Savannah turned toward her daughter, who stood in the doorway in bright red rain boots, the silver chopsticks Margot brought back from her cruise pushed willy-nilly through her hair.
“I brought you something to eat,” she said, stepping into the room and heading right for the bed with a plate of food.
The plate had all of Katie’s favorites—Margot’s pralines, barbecue potato chips and an apple next to a pile of peanut butter.
“Thank you, sweetie,” Savannah said, making room for her daughter. “How are we going to get that peanut butter on the apple?”
Katie picked up the bright red fruit and rolled it in the peanut butter.
Savannah laughed so hard tears burned her eyes.
“Thank you,” she whispered when Katie handed her the messy apple. She wasn’t hungry, but she didn’t have the heart to tell Katie that.
“Hey, Mom? Who is Matt?”
Savannah’s numb fingers couldn’t hold the fruit and it fell to the floor with a thunk, peanut butter everywhere.
“I honestly don’t know,” she said. “He lied to us.”
“Did you know him before?”
“Before?” she asked, looking down at her daughter. “Before what?”
“You told me about sex, Mom.”
“I know,” she said. She’d told her daughter about death, drugs, Republicans, homosexuality and where babies come from. Just not where she’d come from. “But I don’t think I want to talk about my sex life with you.”
“But you had sex with that Matt guy?”
“Why are you asking me this?” she barked, and immediately regretted it. Katie stared down at her fingers, put back a praline and sighed.
“I’m sorry,” Savannah said. “It’s been a weird morning.”
“Is Matt leaving?” Katie asked, and Savannah was grateful for an eight-year-old’s attention span.
She’d never claimed to be a very good single mother.
“Yes,” she said, feeling a door slam shut.

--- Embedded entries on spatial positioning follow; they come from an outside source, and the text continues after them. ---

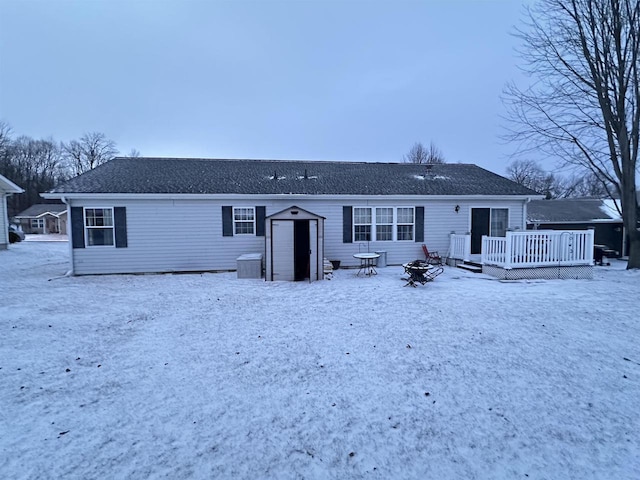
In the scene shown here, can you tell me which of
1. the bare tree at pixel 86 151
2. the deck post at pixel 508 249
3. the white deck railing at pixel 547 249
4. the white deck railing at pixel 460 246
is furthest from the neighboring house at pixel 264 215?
the bare tree at pixel 86 151

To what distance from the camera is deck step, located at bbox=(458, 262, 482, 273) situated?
10.6 metres

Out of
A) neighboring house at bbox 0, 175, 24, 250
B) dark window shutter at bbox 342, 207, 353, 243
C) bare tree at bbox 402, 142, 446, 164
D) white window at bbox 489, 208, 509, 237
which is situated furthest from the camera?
bare tree at bbox 402, 142, 446, 164

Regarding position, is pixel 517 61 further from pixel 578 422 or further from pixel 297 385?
pixel 297 385

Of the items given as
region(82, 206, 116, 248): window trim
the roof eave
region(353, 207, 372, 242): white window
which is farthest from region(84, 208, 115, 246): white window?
region(353, 207, 372, 242): white window

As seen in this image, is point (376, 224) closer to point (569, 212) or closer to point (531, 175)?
point (569, 212)

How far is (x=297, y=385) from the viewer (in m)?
Result: 3.64

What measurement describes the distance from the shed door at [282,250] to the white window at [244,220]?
7.08 ft

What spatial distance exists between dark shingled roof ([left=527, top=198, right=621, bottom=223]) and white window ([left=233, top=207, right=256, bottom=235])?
14215mm

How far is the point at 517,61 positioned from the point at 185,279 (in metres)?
15.6

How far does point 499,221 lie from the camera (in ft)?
41.2

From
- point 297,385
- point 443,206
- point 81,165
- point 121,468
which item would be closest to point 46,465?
point 121,468

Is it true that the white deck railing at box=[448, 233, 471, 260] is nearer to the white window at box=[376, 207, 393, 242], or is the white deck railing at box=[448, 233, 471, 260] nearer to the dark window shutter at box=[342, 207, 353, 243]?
the white window at box=[376, 207, 393, 242]

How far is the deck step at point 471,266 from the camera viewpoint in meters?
10.6

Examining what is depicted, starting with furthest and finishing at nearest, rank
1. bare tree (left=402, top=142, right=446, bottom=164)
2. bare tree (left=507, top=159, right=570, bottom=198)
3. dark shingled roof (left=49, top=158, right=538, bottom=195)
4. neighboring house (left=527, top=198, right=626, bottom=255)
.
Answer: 1. bare tree (left=507, top=159, right=570, bottom=198)
2. bare tree (left=402, top=142, right=446, bottom=164)
3. neighboring house (left=527, top=198, right=626, bottom=255)
4. dark shingled roof (left=49, top=158, right=538, bottom=195)
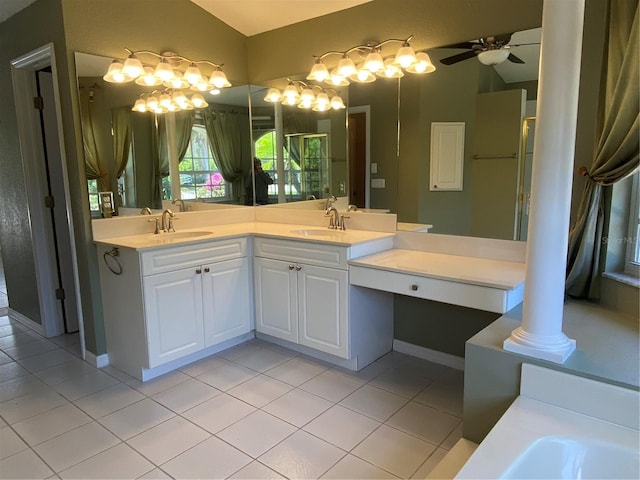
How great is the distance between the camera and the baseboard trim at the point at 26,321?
11.9 ft

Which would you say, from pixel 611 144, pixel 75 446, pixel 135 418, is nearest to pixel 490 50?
pixel 611 144

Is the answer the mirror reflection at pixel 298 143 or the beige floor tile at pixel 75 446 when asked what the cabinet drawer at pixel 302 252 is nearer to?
the mirror reflection at pixel 298 143

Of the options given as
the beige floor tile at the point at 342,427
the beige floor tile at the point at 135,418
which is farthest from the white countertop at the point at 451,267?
the beige floor tile at the point at 135,418

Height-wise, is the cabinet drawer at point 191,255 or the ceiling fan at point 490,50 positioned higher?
the ceiling fan at point 490,50

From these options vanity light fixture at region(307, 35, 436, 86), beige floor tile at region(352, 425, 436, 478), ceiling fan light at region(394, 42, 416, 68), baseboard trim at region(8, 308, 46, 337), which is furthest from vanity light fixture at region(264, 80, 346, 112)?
baseboard trim at region(8, 308, 46, 337)

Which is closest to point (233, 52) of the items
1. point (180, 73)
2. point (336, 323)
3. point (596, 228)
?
point (180, 73)

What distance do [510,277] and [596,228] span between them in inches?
19.4

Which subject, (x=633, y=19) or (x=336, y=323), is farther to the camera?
(x=336, y=323)

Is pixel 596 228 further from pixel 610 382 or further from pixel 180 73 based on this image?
pixel 180 73

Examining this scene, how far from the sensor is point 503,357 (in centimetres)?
176

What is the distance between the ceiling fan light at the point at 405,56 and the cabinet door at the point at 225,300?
5.73 ft

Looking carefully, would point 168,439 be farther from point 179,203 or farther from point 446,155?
point 446,155

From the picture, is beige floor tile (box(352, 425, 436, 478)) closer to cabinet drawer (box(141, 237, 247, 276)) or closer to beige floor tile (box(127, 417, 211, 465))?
beige floor tile (box(127, 417, 211, 465))

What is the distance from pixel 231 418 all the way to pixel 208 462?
0.36 meters
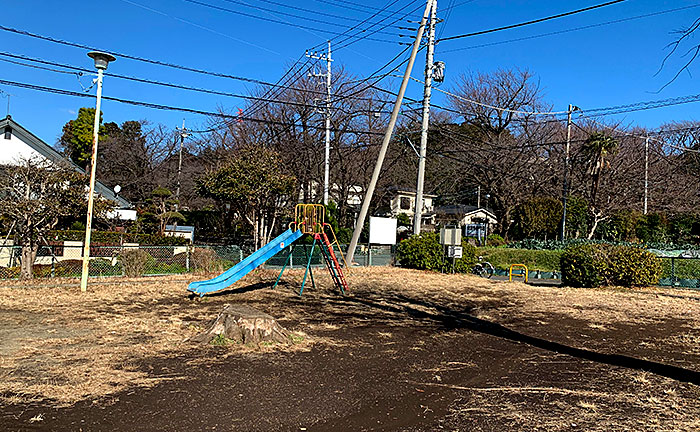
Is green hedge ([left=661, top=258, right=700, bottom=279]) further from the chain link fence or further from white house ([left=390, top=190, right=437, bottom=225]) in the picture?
white house ([left=390, top=190, right=437, bottom=225])

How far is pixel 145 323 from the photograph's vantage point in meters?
8.25

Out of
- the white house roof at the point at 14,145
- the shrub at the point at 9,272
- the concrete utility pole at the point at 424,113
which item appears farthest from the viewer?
the white house roof at the point at 14,145

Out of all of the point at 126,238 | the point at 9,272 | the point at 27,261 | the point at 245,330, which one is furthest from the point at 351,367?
the point at 126,238

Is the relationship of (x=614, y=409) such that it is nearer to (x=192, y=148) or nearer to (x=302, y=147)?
(x=302, y=147)

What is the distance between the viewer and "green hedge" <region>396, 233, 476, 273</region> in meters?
18.5

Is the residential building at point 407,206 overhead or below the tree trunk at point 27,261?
overhead

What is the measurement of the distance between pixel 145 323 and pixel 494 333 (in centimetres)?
545

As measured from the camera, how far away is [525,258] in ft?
76.6

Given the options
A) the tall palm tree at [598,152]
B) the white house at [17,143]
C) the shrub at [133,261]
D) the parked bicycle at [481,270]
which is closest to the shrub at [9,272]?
the shrub at [133,261]

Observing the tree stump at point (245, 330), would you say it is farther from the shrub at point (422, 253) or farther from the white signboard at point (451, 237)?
the shrub at point (422, 253)

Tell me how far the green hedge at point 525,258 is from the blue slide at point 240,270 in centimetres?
1228

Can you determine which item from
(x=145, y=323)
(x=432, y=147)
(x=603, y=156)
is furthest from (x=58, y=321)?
(x=432, y=147)

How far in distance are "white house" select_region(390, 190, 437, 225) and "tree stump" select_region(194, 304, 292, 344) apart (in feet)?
102

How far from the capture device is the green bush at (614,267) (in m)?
14.2
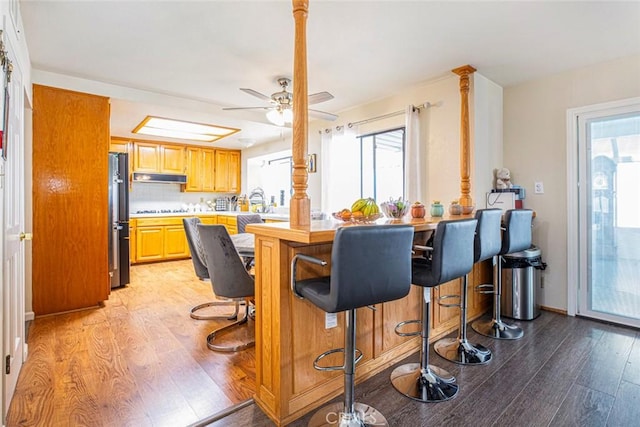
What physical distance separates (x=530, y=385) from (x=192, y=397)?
202cm

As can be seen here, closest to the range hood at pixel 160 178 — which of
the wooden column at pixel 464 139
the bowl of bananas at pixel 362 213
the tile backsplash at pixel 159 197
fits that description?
the tile backsplash at pixel 159 197

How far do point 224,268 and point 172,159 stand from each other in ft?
14.7

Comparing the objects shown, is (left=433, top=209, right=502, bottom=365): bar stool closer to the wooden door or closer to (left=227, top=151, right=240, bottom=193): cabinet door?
the wooden door

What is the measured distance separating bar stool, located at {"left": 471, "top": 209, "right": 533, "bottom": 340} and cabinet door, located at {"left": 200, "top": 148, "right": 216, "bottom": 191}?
5.47 meters

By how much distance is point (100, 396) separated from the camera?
1.87m

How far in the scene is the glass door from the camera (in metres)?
2.86

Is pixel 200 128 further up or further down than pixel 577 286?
further up

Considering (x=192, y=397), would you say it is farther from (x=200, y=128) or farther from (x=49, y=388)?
(x=200, y=128)

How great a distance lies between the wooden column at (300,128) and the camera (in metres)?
1.71

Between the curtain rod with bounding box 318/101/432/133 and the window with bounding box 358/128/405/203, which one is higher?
the curtain rod with bounding box 318/101/432/133

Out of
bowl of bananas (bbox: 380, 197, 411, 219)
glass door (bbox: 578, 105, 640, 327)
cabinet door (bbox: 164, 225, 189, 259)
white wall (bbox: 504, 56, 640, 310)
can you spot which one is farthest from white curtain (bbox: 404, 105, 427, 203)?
cabinet door (bbox: 164, 225, 189, 259)

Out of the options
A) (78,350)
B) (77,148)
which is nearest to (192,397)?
(78,350)

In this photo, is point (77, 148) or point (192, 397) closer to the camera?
point (192, 397)

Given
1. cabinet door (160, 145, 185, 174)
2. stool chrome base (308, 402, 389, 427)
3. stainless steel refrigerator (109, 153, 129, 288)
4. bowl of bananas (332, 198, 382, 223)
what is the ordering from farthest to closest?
cabinet door (160, 145, 185, 174), stainless steel refrigerator (109, 153, 129, 288), bowl of bananas (332, 198, 382, 223), stool chrome base (308, 402, 389, 427)
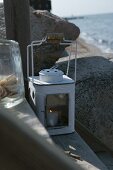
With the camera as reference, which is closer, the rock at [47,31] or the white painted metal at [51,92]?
the white painted metal at [51,92]

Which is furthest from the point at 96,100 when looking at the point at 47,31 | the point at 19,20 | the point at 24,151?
the point at 24,151

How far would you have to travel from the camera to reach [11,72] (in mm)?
2348

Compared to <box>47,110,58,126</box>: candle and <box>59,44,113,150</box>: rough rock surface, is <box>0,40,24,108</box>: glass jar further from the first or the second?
<box>59,44,113,150</box>: rough rock surface

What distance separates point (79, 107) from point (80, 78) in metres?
0.39

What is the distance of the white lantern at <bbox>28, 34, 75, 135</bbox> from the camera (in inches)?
94.6

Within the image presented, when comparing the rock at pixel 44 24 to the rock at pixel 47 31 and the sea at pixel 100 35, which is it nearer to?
the rock at pixel 47 31

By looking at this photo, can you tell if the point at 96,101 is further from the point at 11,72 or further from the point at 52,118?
the point at 11,72

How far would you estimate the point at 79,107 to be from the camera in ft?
12.1

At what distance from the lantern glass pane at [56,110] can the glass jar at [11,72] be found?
0.65 ft

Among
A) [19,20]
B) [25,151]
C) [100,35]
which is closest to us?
[25,151]

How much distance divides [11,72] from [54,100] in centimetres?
34

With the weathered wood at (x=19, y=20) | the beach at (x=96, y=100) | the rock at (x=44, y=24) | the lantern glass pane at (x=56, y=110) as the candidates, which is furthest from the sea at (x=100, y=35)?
the lantern glass pane at (x=56, y=110)

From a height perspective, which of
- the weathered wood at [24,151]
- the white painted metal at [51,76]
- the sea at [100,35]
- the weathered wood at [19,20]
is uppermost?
the weathered wood at [24,151]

No more sweat-soaked shirts in her back courtyard. No more green eyes watching her. No more thundering, soul-pounding music making its way up the stairs to her room. No more kisses in the moonlight. No fun. No recklessness. No more O’Neill inclinations running amuck.
No more Matt Howe. Or Woods. Whatever.
She lifted her neck, swallowing against the phantom sensation of a collar around her throat. Tears burned behind her eyes for no good reason.
“Are you going to cry?” Katie asked.
“Good.” Katie grabbed a praline. “We don’t need him here.”
“You’re absolutely right,” Savannah said, willing herself to believe it. She pulled her daughter close, tired from a night of weaving fantasies around a man who did not exist. A nap was what she needed, she decided, closing her eyes against the world. Maybe she’d sleep the day away and not have to watch him leave.
“We don’t need anyone else,” Katie whispered and Savannah gave her a squeeze in agreement.
A FEW HOURS LATER, Savannah woke to sunshine on her face and the snick and slash of Matt’s scythe through the vines of the back courtyard.
She pushed her face deeper into her pillow, her heart finding a quiet rhythm alongside Matt’s work.
It was a nice way to wake up. Calm. Comforting. Totally—
She sat up, flipping her hair out of her face. Pillows slid to the floor as bright white fury filled her heart.
Unless it was Margot herself out there doing manual labor, she was dead. Dead.
Flying down the stairs, her feet barely touched the treads. She swung her hair into a knot on her head, ready to do battle. This morning had been emotional, no doubt about it, but it had been settled.
Matt was supposed to be gone.
Sunshine blinded her when she threw open the doors to the courtyard and she nearly tripped over her daughter, who sat on the step.
“Hey, Mom. I thought he was leaving.”
“Hi, Katie,” she said, pressing a quick hard kiss to the top of her head. “He is, don’t worry. Where is he?”
“Back there,” she said, pointing to the wild area past the cypress.